Opinion
285 A.D. 206 136 N.Y.S.2d 515 THE PEOPLE OF THE STATE OF NEW YORK ex rel. JEAN MCA. C. KESSLER, Appellant, v. JOHN G. COTTER, Respondent. Supreme Court of New York, Fourth Department. January 5, 1955
APPEAL from an order of the Supreme Court at Special Term (VANDERMEULEN, J.), entered November 30, 1953, in Erie County, which dismissed a writ of habeas corpus and adjudged that the custody of Danelle Cotter, an infant, be awarded to the aunt of the infant.
COUNSEL
William B. Mahoney and John B. Corcoran for appellant.

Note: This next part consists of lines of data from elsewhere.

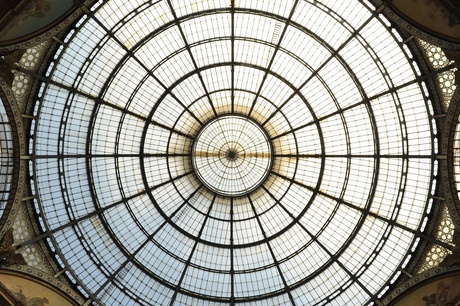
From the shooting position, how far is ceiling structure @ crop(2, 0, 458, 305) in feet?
71.3

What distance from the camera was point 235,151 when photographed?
25469 mm

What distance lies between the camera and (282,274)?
2500cm

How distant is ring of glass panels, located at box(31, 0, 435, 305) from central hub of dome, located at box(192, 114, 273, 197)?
403mm

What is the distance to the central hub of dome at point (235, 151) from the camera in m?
25.5

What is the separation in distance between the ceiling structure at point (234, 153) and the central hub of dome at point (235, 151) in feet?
0.26

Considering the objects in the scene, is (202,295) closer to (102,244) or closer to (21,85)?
(102,244)

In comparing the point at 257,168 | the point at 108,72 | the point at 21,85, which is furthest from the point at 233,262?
the point at 21,85

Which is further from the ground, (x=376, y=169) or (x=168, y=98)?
(x=168, y=98)

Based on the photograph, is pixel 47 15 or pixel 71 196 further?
pixel 71 196

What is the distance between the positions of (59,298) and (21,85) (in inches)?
392

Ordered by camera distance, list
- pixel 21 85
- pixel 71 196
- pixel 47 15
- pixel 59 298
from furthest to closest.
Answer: pixel 71 196 < pixel 59 298 < pixel 21 85 < pixel 47 15

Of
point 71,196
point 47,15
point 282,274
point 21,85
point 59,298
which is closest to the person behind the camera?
point 47,15

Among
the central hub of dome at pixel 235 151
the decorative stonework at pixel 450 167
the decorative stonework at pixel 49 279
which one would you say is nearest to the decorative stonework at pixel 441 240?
the decorative stonework at pixel 450 167

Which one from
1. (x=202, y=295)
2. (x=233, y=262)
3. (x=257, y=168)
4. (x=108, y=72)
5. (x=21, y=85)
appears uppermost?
(x=108, y=72)
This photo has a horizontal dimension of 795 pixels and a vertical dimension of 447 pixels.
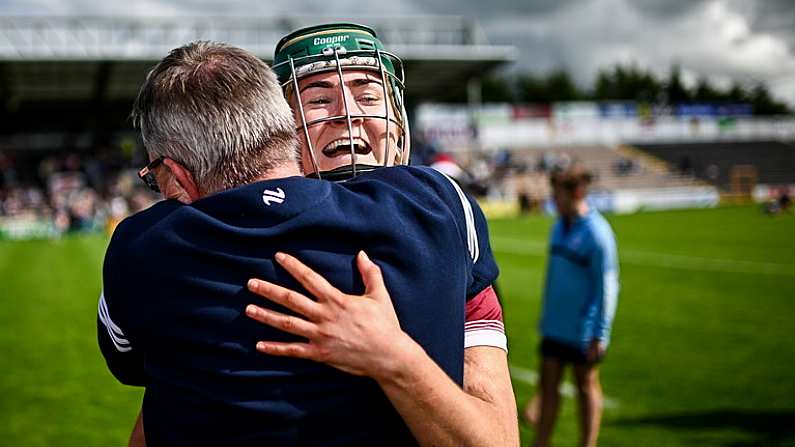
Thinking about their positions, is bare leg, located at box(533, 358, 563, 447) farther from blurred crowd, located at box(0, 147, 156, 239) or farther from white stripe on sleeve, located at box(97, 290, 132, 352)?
blurred crowd, located at box(0, 147, 156, 239)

William J. Driscoll for respondent.
Per Curiam.
In this habeas corpus proceeding, pursuant to article 77 of the Civil Practice Act, the contest was between the father and the mother for the custody of the child. The parties had previously been divorced and the mother had remarried. The order of the Special Term awarded the custody not to either parent but to a third person, an aunt of the child. There is no finding that the mother was an improper and unfit person or that she had abandoned her right to the care and custody of her child. On the other hand, there is no specific finding to that effect in respect to the father. The court did find that in the home of the father the occupants were all male and by reason thereof, the little girl would not receive proper care therein. It appears that after the conclusion of the hearing, the court interviewed the child, the maternal grandmother and the aunt to whom custody was awarded, apparently without the knowledge and consent of the parties to the proceeding. It is evident that the court's decision was based more upon these interviews than upon the evidence taken in court. The discretion of the court in these matters is a judicial discretion 'and its exercise must have sound and substantial basis in the testimony.' (Bunim v. Bunim, 298 N.Y. 391, 393.)

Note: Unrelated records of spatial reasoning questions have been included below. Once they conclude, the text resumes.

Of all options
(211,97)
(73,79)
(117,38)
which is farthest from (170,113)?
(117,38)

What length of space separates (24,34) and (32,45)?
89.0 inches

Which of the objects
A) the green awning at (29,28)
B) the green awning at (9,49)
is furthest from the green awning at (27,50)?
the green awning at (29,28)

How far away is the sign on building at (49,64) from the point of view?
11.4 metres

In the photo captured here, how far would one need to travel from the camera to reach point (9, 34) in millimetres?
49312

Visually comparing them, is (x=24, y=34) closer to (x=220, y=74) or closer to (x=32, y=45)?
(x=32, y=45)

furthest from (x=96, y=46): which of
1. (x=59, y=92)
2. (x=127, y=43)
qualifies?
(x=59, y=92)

This proceeding involved no one other than the parents of the child. The custody of the child has been taken from both parents without legal basis. 'The mother or father has a right to the care and custody of a child, superior to that of all others, unless he or she has abandoned that right or is proved unfit to assume the duties and privileges of parenthood.' (People ex rel. Kropp v. Shepsky, 305 N.Y. 465, 468.) As between fit and proper parents who have not abandoned the right to custody, 'the courts must make the best available choice.' (People ex rel. Portnoy v. Strasser, 303 N.Y. 539, 542.) There is no evidence here to sustain the order granting custody to a third person. While this court may either make the determination or remit the case for further consideration (Harrington v. Harrington, 290 N.Y. 126, 131), we think the latter course advisable. An opportunity will then be afforded the parties to present and the court to consider all relevant facts which may be helpful and if the court finds that both parents are fit and proper persons, it may make a choice between them in the best interests of the child. Following the practice employed in Bunim v. Bunim (298 N.Y. 391, supra), the order should be reversed and the matter remitted to Special Term for further proceedings not inconsistent with this opinion.
All concur, except PIPER, J., who concurs as to reversal but votes to grant the writ.
Present--MCCURN, P. J., VAUGHAN, KIMBALL, PIPER and WHEELER, JJ.
Order reversed on the law and matter remitted to the Special Term for further proceedings not inconsistent with the opinion, without costs of this appeal to either party.